And the news that we have introduced seems to be landing the way we want it to.
Kofi Bruce, CFO, General Mills: And I would second question, we continue to be focused on and expect gradual improvement as we move through the year and total sales. And to the point of our expectations for the full year, there's nothing that tells us we're broadly off market expecting equal contributions from volume and price mix as we work our way through the year towards our guidance.
Michael Lavery, Analyst, Piper Sandler: Thanks so much.
Bryan Spillane, Analyst, Bank of America: You bet.

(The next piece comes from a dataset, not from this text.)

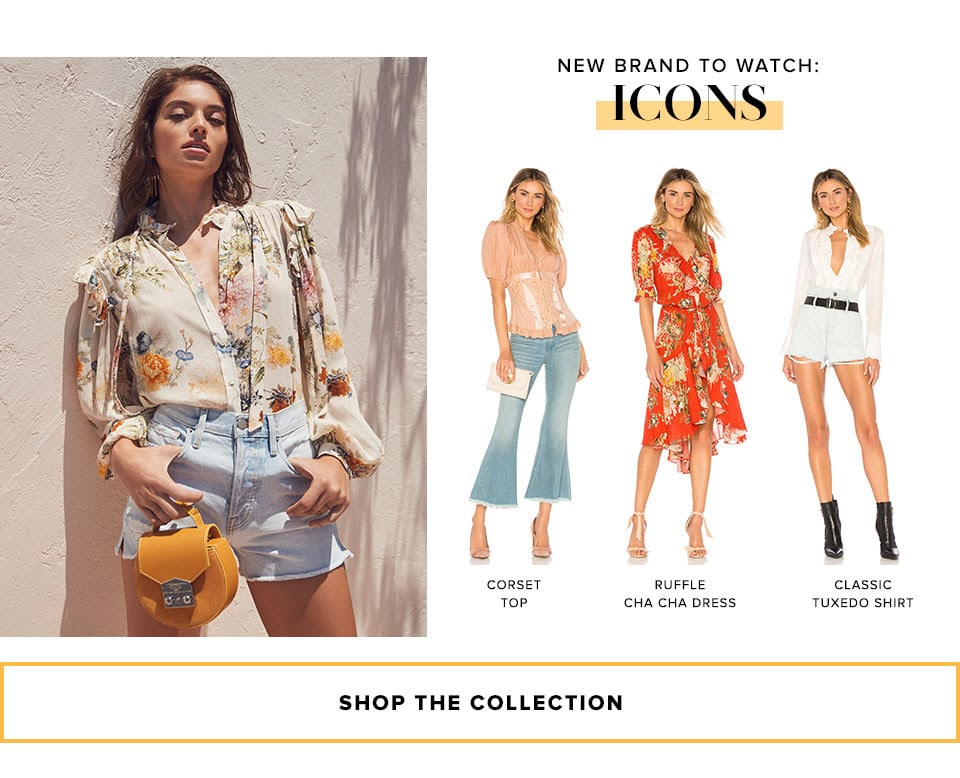New brand to watch: Icons. Shop the collection.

Julian, Conference Call Operator: Our next question comes from Michael Lavery from Piper Sandler. Please go ahead. Your line is open.
Michael Lavery, Analyst, Piper Sandler: Thank you. Good morning. When you talked about some of the continued market share improvement, you cited one of the drivers has improved customer service levels. Can you call out maybe where that still has been an issue and what the, kind of roadmap is or timing for improvement there?

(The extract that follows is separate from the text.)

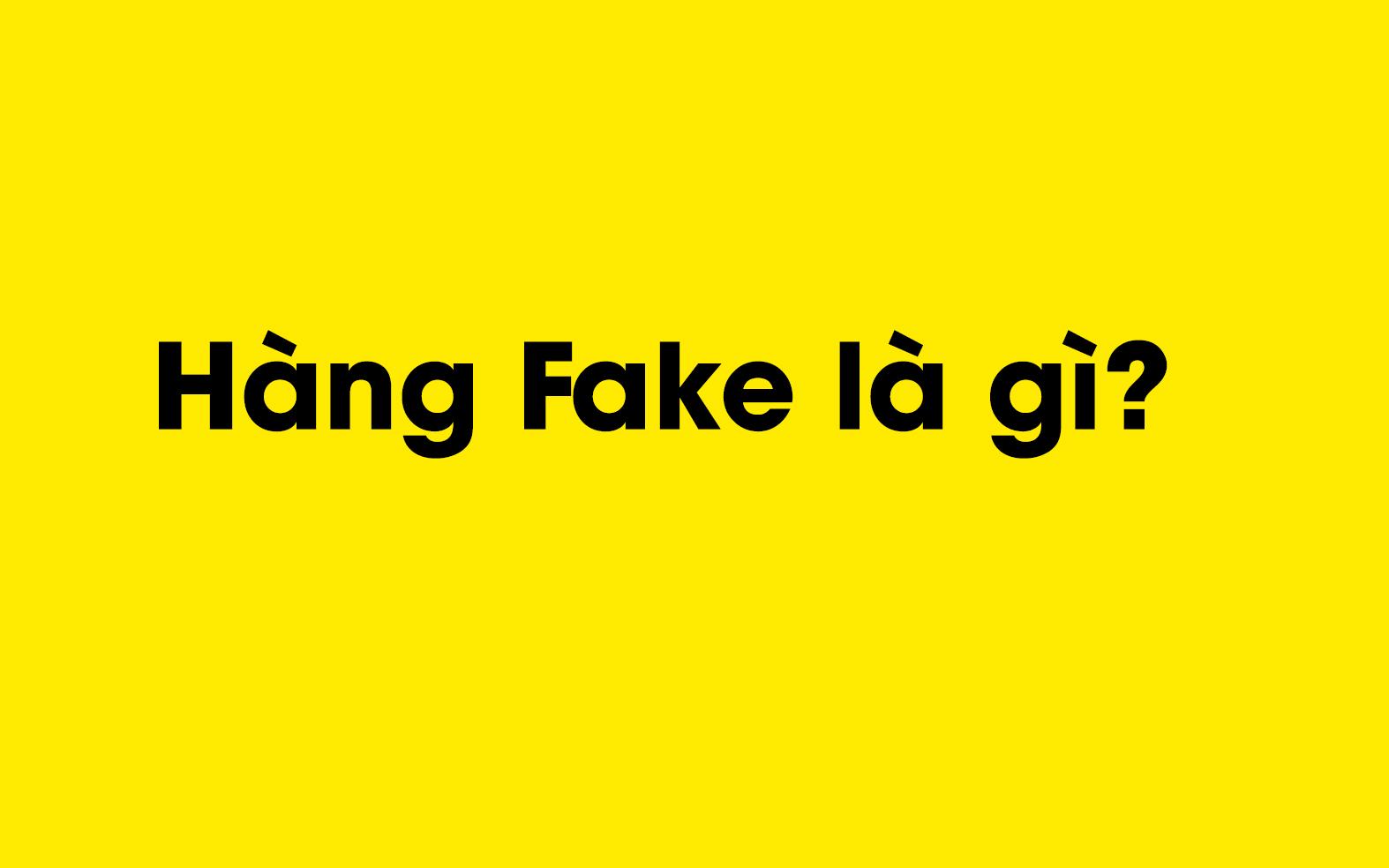 Hàng fake là gì?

Kofi Bruce, CFO, General Mills: So we have seen, improved customer service, gradually across most of the portfolio acutely so in our food service business, our pet business, in particular those have been aided by, I would say, bigger changes in the service levels. But in aggregate, service levels are moving close to where they were pre pandemic.

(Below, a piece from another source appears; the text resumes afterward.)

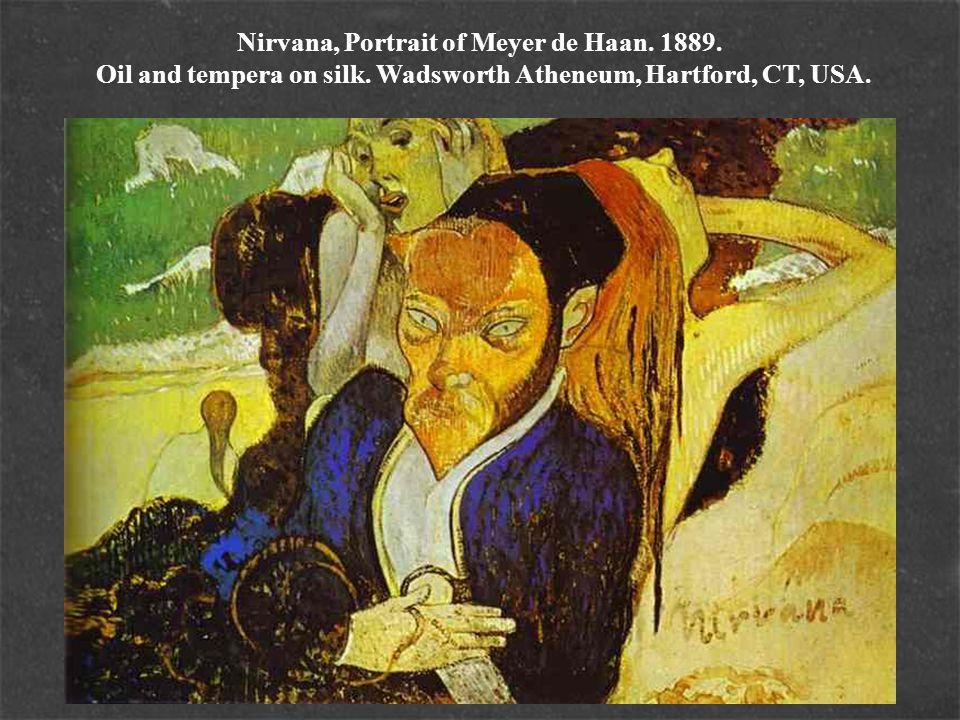 Nirvana, Portrait of Meyer de Haan. 1889. Oil and tempera on silk. Wadsworth Atheneum, Hartford, CT, USA.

Michael Lavery, Analyst, Piper Sandler: So it's not any one particular category, it's just broad improvement for that?
Kofi Bruce, CFO, General Mills: Say specifically within our food service portfolio and our refrigerated, and obviously across our pet portfolio, both our internal and external supply chain reliability has improved service levels across all the formats.
Michael Lavery, Analyst, Piper Sandler: Okay. That's helpful. And on pet, you said that it's the quarter kind of you're seeing progression. It's as you had expected. Can you give a sense of a little bit more what's ahead?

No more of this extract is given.